Un journaliste demandait à un évangéliste très connu quelle avait été la
partie la plus ardue de son ministère. "La prière", répondit-il
sans hésiter. Les dangers
Plus les brebis
sont proches les unes des autres, plus nombreuses sont les causes de frictions
et de tensions. D'où les conflits qui prennent vite de l'ampleur quand on vit
dans un groupe. Satan hait l'unité des croyants et fait tout pour la détruire.
Comme un loup, il cherche à disperser les brebis pour mieux les dévorer (Jean
10. 12).
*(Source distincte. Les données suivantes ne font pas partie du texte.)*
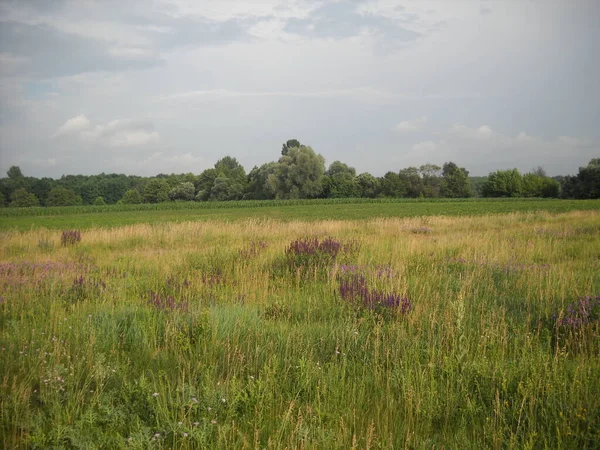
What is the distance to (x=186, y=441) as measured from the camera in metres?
3.04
Mais quand elles sont près du berger, c'est lui qui en assure la
protection. Un autre danger
est de transformer progressivement une assemblée en un groupe imperméable. L'établissement
de coutume, l'élaboration d'un vocabulaire particulier, le tissage d'étroits
liens de famille, etc., créent des barrières presque infranchissables pour
toute personne venant de l'extérieur. Dans une telle ambiance, un étranger se
sent mal à l'aise, même s'il est chaleureusement accueilli. Les portes de nos
assemblées doivent rester ouvertes à chacun (1 Cor. 14. 24, 25) et ce qui y
est enseigné devrait l'être comme si le monde nous écoutait. On peut aussi être
tenté de vivre sa vie à part, en dehors de la vie de l'assemblée, comme
certains "déréglés" chez les Thessaloniciens (1 Thes. 5. 14). Le
terme est emprunté au vocabulaire militaire. Le "déréglé" était
le soldat qui sortait du rang. Il ne s'agit pas d'une personne dont le
comportement est peut-être différent du nôtre, mais de quelqu'un qui refuse
de se tenir dans le rang. Il vit pour lui-même. Les causes de dérèglement
sont multiples : manque de soumission, mésentente avec les frères, désir de
se faire remarquer, refus d'une certaine ingérence des frères de l'assemblée
dans la vie personnelle, etc. Sans l'humilité, l'unité est impossible. La sainte cité
La parole de Dieu
émerveille toujours dans sa manière de relier les choses entre elles. Caïn,
le premier meurtrier, a aussi construit la première ville. La dernière vision
de l'apôtre Jean est celle de la sainte cité, Jérusalem, descendant du ciel
d'auprès de Dieu (Apoc. 21. 9-27). Cette ville n'est pas l'habitation de
l'assemblée, mais l'assemblée elle-même, l'épouse de l'Agneau. A l'aube de
l'humanité, Dieu avait déclaré: "Il n'est pas bon que l'homme soit seul.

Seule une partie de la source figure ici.